El neoplatonismo se presenta como un método, intelectual y práctico a la vez, para alcanzar la realidad inteligible, en lo cual consiste la felicidad. Viene a ser un sistema filosófico y religioso que combina ideas de la filosofía de Platón y del estoico Zenón junto con otras de Pitágoras, Aristóteles y Filón, sin que se excluyan algunas concepciones gnósticas y otras cristianas más o menos desfiguradas. En cierta manera viene a ser una justificación erudita del sentimiento religioso tradicional. Por una parte ofrece un esquema racional sobre la naturaleza de Dios y del mundo y sobre el origen y el destino del hombre; el hombre, mediante un conocimiento adecuado y una purificación, puede ascender gradualmente a la visión de Dios.

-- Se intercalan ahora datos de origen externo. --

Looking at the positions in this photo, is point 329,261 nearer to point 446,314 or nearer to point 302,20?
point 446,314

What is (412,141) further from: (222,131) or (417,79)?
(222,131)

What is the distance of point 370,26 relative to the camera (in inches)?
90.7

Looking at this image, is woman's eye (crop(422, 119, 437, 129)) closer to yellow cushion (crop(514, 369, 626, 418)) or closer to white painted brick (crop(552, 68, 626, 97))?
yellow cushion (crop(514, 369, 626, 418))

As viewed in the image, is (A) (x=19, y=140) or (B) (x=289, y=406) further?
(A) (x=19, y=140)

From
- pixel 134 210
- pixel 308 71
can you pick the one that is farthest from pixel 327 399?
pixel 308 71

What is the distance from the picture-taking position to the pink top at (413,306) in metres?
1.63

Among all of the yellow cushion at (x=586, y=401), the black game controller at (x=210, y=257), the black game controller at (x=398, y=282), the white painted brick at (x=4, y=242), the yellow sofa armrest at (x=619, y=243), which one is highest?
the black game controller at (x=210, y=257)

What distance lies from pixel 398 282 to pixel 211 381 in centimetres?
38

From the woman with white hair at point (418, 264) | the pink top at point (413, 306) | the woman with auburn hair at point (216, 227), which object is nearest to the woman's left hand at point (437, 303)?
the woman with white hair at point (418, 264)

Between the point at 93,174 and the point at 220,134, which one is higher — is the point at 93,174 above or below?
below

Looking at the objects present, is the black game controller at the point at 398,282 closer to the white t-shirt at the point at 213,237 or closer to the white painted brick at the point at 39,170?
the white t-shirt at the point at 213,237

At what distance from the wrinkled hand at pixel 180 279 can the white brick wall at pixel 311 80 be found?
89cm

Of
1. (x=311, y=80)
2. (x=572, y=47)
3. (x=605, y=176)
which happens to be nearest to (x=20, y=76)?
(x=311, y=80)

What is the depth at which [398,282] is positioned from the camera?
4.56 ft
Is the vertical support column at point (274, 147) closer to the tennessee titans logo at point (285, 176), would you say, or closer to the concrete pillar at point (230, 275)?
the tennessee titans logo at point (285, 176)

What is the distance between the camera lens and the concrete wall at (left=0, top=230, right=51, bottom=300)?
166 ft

Por otra parte, gracias a la interpretación alegórica de las mitologías, se combina todo esto con los ritos y prácticas de la religión pagana, a la que, por tanto, respeta al mismo tiempo que le da un lustre intelectual.

Este movimiento tuvo un éxito notable. Pero, a pesar de lo dicho respecto a la escuela de Alejandría, su influencia profunda en el pensamiento de autores cristianos no vino hasta mucho más tarde, con San Agustín y, luego, con el pseudo Dionisio. De momento, más bien era hostil a la Iglesia. Así, Porfirio mostraba aprecio por la figura de Cristo, pero la interpretaba a su manera con criterios racionalistas; le disgustaba la de San Pablo; y, en definitiva, criticaba el cristianismo con acritud. De hecho, en algún momento la persecución de Diocleciano se quiso apoyar en el neoplatonismo.

 

Los escritores eclesiásticos de este período

En cuanto a los escritores eclesiásticos, si hasta aquí hemos tenido que hacer una selección, con mayor motivo nos vemos obligados a hacerla a partir de ahora, pues el volumen de la producción literaria de este siglo y medio es enorme y a nosotros, como ya hemos dicho, nos interesa sólo una visión general y sintética, de carácter introductorio.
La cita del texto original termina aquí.